I know Razer are trying to do some good stuff for gaming, but my GOD it seems they are offering so many products now they can't keep track of quality control anymore, and quite frankly their customer service kinda sucks too. Their phone support seems to be farmed out to some cheap call center in India, so don't even try bothering with phone help. This change login thing makes me skeptical whether Surround being free to use is only intended as a one time thing as a hook to get people to buy their hardware.


----------



## ichanpb (Dec 1, 2013)

Fourstaff said:


> Delete Synapse and reinstall



hello thank for respon.. i try for many times. but the problem are same. but still respect you try to help me  if you have any solution please give me



Frag Maniac said:


> I don't own any Razer products, but tried their Surround software recently since they were offering it free. It installed and ran fine first time along with the Synapse GUI it works inside of. I uninstalled it to see if it was causing an audio problem I was having, which I found it wasn't, but it didn't wan't to reinstall properly. Basically Synapse would install but not the Surround codec. I Googled and found many others to be having this or similar problems.
> 
> I chatted back and forth with Razer's support staff via email several times, and finally after having to repeat myself numerous times and having been handed from one person to the next, to the next, I finally got it working again. The solution ended up being a combination of thoroughly removing bits left over in the registry, rebooting after reinstall, then changing my login. I saw the Razer Surround codec showing up in msinfo32, but I couldn't get the GUI to respond until I changed my login.
> 
> I know Razer are trying to do some good stuff for gaming, but my GOD it seems they are offering so many products now they can't keep track of quality control anymore, and quite frankly their customer service kinda sucks too. Their phone support seems to be farmed out to some cheap call center in India, so don't even try bothering with phone help. This change login thing makes me skeptical whether Surround being free to use is only intended as a one time thing as a hook to get people to buy their hardware.
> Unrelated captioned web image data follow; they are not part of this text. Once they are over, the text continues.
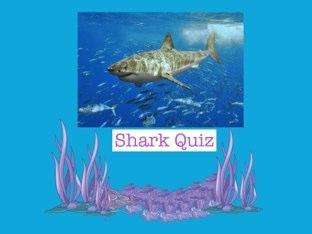 Shark Trivia Copy  by Linda Lonergan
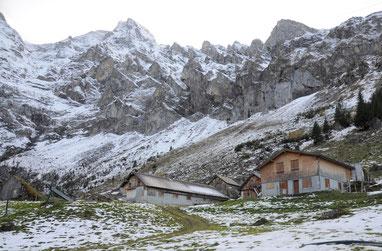 Alp im Winterkleid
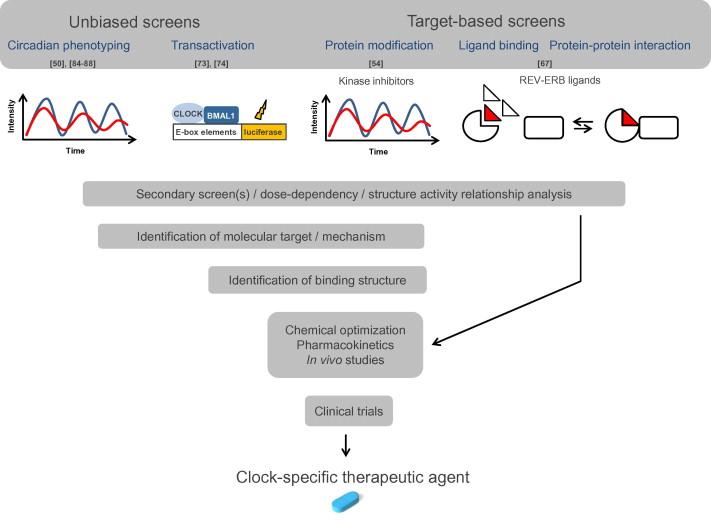 Chemical chronobiology: Toward drugs manipulating time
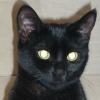 Sting C. avatar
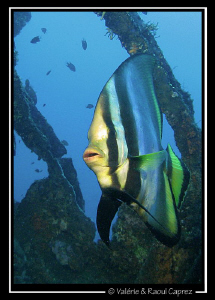 Platax pinnatus in the Liberty wreck by Raoul Caprez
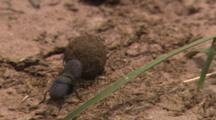 Hand Held Shot Of Two Dung Beetles Rolling A Ball Of Dung Down A Rock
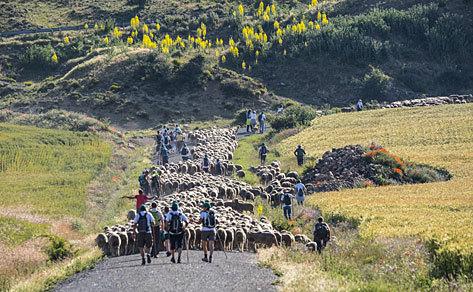Pastores y viajeros acompañan al rebaño a la Sierra del Alba.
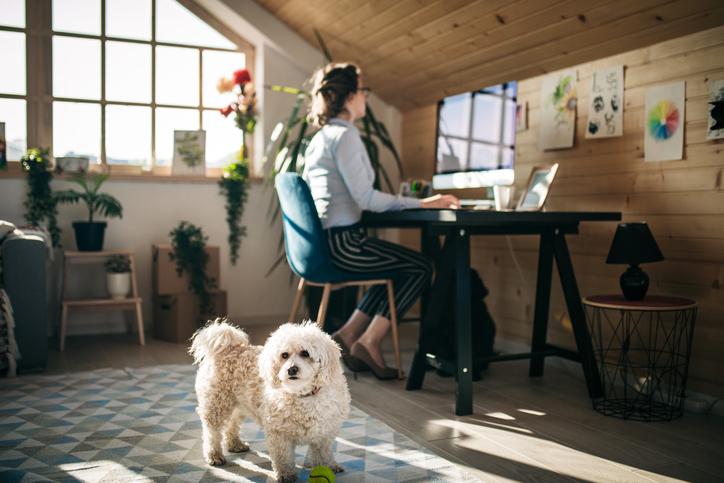 Doğru çalışma odası için beş tavsiye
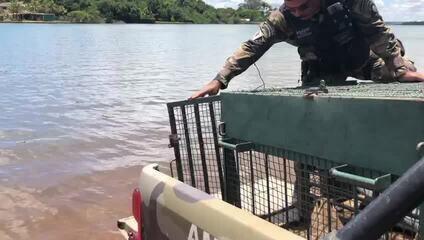Capivaras são soltas no Lago Paranoá, no DF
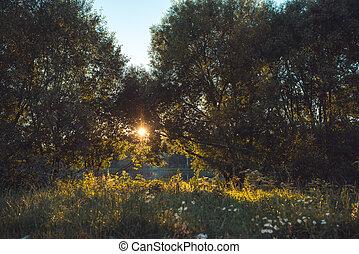 késő, eredet, sáv, erdő, napvilág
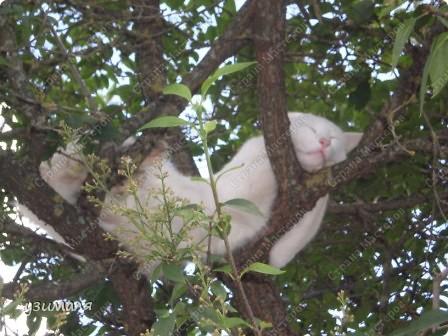 Лежбище котиков фото 12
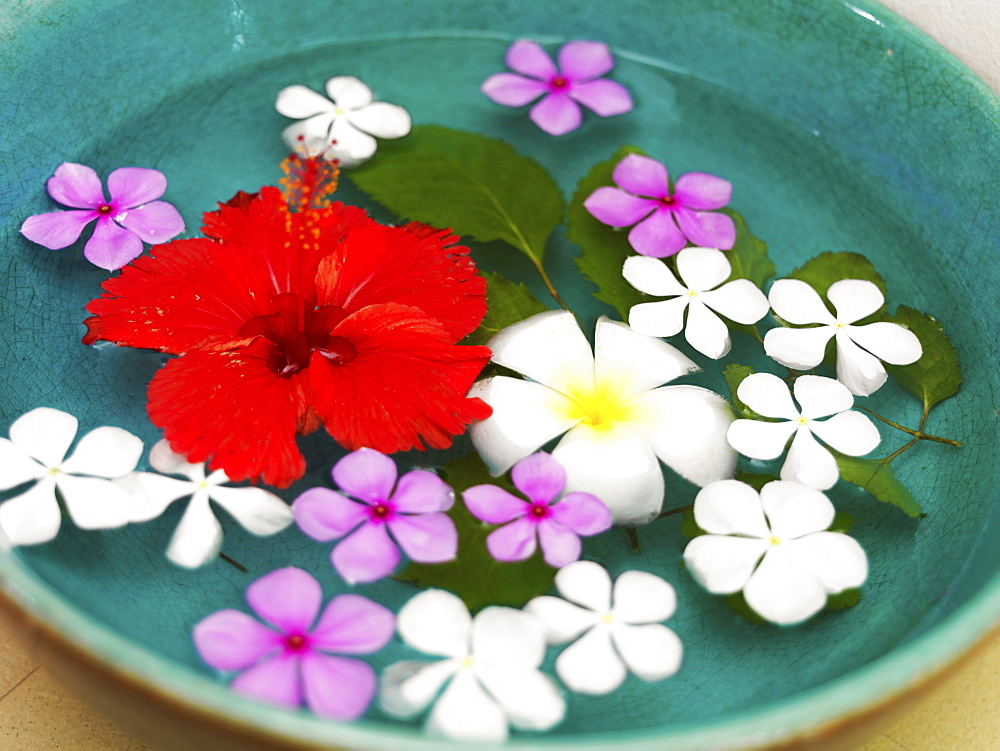 Bowl with floating flower heads
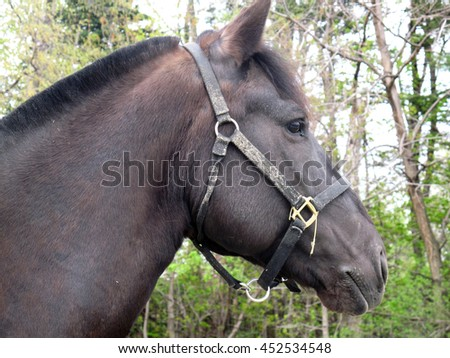 Head shot or portrait of a Canadian horse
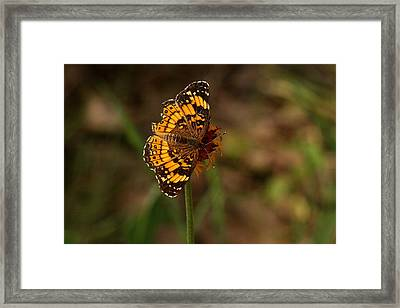Silvery Checkerspot Butterfly Framed Print by Sheila Brown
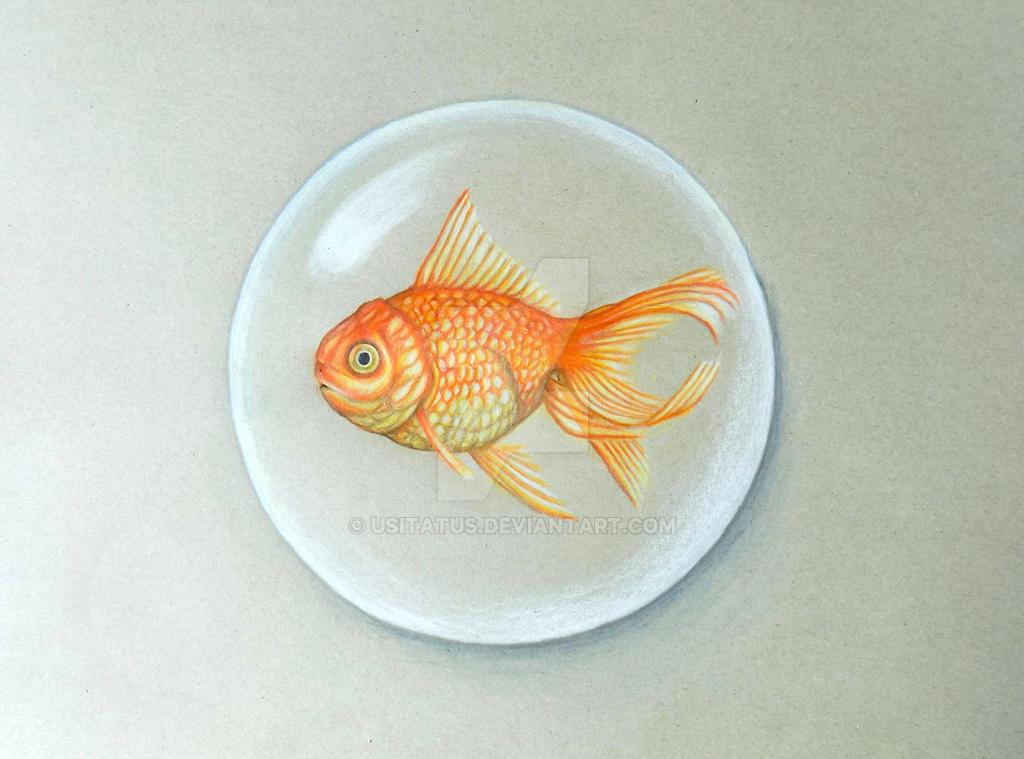 Goldfish PencilArt by Usitatus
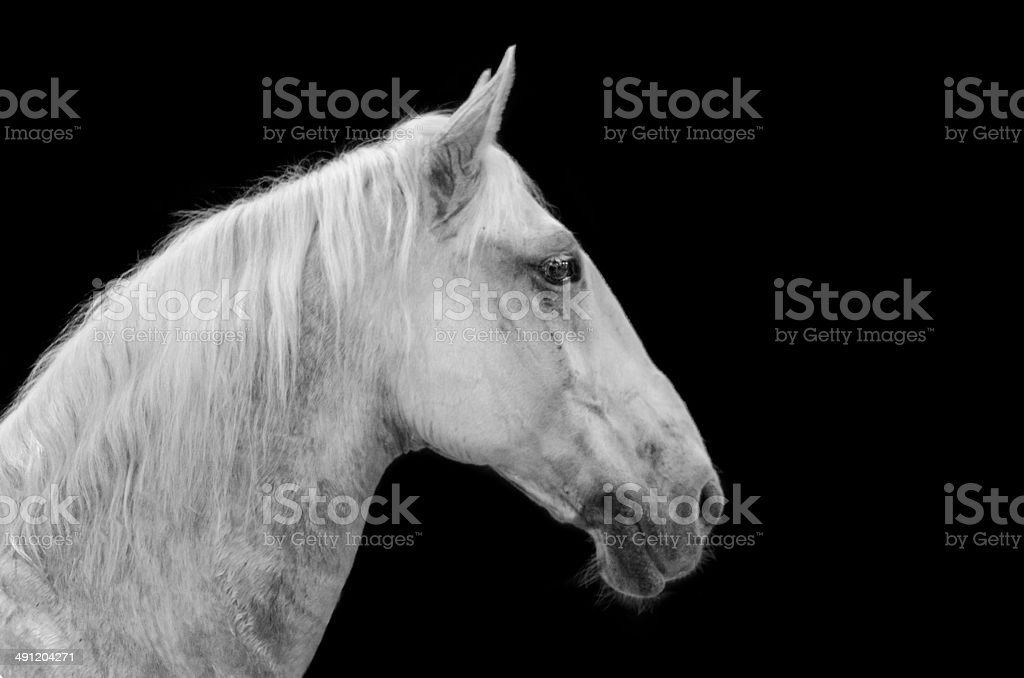 Andalusian horse on black stock photo
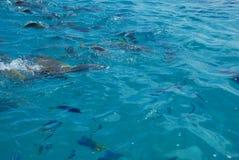 伟大的礁石 库存照片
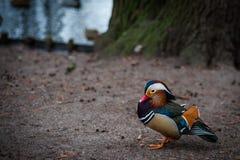 Pato de mandarino do parque de Varsóvia fotos de stock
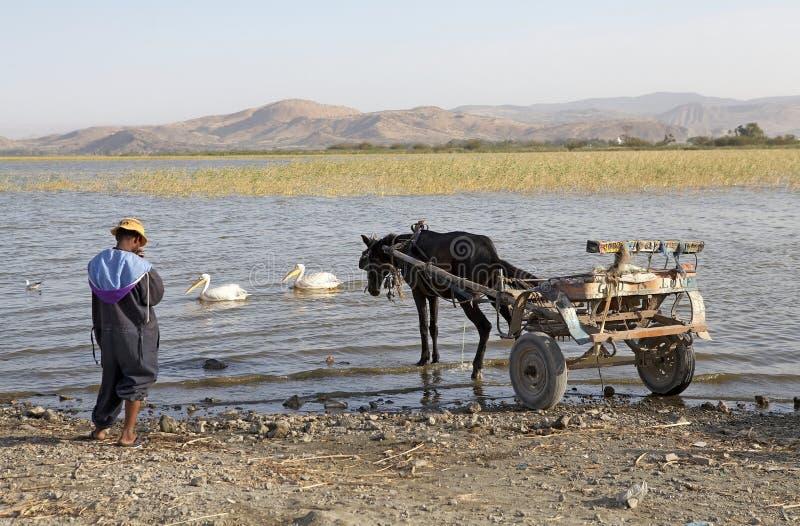 Carrello etiopico del cavallo immagini stock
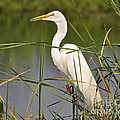 Egret In The Cattails by Al Powell Photography USA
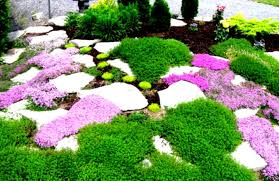Backyard Easy Landscaping Ideas by Easy Landscaping Ideas For Backyards Best Simple Using Mulch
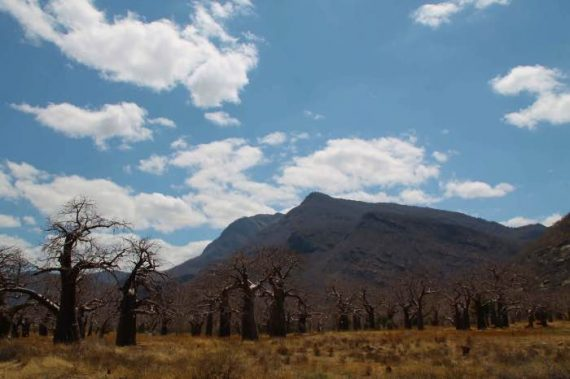 mbuyuni-baobab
hei there. thanks before. i have email a razer's support too via email. and i have a tutorial from there. but wish me luck it have really2 solution  thank for your post to help me.. and your opinion ... realy2 thanks


----------



## AsRock (Dec 1, 2013)

I had a problem like that and i made sure that the power button shutdown the pc then uninstalled the software and unplugged the hardware then rebooted once windows had loaded i hit the power button and shutdown..

Then i plugged my razer keyboard back in than started the system up and installed the software.


----------



## ichanpb (Dec 3, 2013)

AsRock said:


> I had a problem like that and i made sure that the power button shutdown the pc then uninstalled the software and unplugged the hardware then rebooted once windows had loaded i hit the power button and shutdown..
> 
> Then i plugged my razer keyboard back in than started the system up and installed the software.


 

hello there. nice to know you...
thanks for your help..
i have a good news. now my synapse 2.0 can detect my device mouse and keyboard. and update, but thats all after i reinstall my windows , i dont know why with my pc ? but it work. because i try install synapse to another computer. and all of it work. so i have a idea to re install my windows. and it work .

Best Regards
ichanpb


----------



## Frag_Maniac (Dec 3, 2013)

ichanpb said:


> ...so i have a idea to re install my windows. and it work...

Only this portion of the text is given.